Tapi ini selangkah menuju jebakan ideologis; perubahan adalah hadirnya pengetahuan baru. Pengetahuan awalnya sebuah kata-kata. Kata-kata yang disampaikan dari mulut orang bijak, terpercaya, dan jujur. Akal Budi perindu pengetahuan akan langsung berbaris melamar jadi pengikut.
Lalu dunia bergeser pada suatu suasana yang tak pernah dibayangkan. Yang pertama digugurkan adalah ikatan-ikatan non substansi, katakanlah ingin bebas atau bertahan dengan menjaga aliran darah.
Dunia terus bergerak dan berkembang. Tapi sejarah dengan substansi yang sama mengulang. Dalam periode ini secara alamiah timbul demokrasi, baik terakui atau tidak; eksplisit atau tidak. Demokrasi mewadahi perkelahian antara paham lama dan baru; antara pro dan kontra.

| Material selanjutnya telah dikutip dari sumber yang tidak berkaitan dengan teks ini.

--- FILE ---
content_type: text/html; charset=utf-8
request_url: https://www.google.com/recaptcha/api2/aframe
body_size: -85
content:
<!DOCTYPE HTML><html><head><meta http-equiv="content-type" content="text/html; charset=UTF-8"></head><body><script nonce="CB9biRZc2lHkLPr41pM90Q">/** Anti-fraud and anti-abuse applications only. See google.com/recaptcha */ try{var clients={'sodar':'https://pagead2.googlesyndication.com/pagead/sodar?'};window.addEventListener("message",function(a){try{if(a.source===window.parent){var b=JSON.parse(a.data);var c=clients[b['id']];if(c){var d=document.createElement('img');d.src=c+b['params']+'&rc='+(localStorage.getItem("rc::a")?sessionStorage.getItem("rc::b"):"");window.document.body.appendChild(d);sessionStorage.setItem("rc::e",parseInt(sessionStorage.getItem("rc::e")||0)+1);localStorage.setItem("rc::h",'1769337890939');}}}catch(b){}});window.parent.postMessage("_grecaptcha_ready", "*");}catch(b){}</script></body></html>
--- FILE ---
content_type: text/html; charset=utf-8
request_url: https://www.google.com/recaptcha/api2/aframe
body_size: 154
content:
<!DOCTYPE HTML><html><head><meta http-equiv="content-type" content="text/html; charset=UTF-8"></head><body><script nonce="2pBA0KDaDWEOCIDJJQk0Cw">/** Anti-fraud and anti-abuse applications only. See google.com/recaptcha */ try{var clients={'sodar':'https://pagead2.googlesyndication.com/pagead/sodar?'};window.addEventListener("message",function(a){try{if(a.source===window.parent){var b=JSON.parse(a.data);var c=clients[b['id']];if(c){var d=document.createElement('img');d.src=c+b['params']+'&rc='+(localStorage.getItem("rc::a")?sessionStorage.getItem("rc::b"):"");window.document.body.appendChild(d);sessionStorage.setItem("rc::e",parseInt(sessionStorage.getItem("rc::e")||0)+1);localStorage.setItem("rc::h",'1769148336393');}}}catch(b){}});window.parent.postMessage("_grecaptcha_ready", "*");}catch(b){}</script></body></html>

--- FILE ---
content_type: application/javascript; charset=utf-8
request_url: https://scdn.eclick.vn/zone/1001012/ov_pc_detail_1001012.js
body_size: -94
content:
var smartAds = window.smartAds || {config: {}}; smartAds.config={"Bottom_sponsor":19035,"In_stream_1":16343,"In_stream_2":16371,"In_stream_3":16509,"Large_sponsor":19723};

Entah siapa yang memahami ini? Banyak! Semua fase kehidupan akan ada titik pro dan kontra. Masa itu akan tiba, ketika barisan pengetahuan baru telah memiliki kekuatan yang imbang dengan barisan pendukung pengetahuan lama.
Mati hidupnya pertarungan ini tergantung pada siapa yang paling banyak menarik pengikut; hilang dan eksisnya tergantung sikap mereka pada barisan depan pertemuan, persilangan dan benturan.
Kehilangan, derajat keterancaman, dan untung rugi menjadi kalkulasi terakhir. Pada titik dimana kekuatan lama merasakan kerapuhan kuasa. Kerapuhan kuasa terbayang sebagai suatu kehilangan kontrol dan rentang kendali tepi batas kekuasaan.
Ini akhirnya tentang eksistensi, keselamatan dan kenyamanan! Baiklah, kita ringkas njelimet: bahwa demokrasi hanya hidup kalau ada pro dan kontra. Kalau satu suara, entah dipaksa atau karena kelelahan pikir, kemerosotan mental, kebangkrutan intelektual, itu namanya kedikatoran.
Pasti ada yang berkuasa atas semua! Kekuatan yang absolut; kekuatan yang memegang otoritas atas pengetahuan. Eksplisit atau implisit, tersurat atau tersirat; pasti ada kekuasaan.
Kekuasaan itu bisa antara kita, kau dan aku, dia denganmu, atau bisa juga bukan antara kita.
New order atau old order : kerja dan nilai lebih adalah substansinya.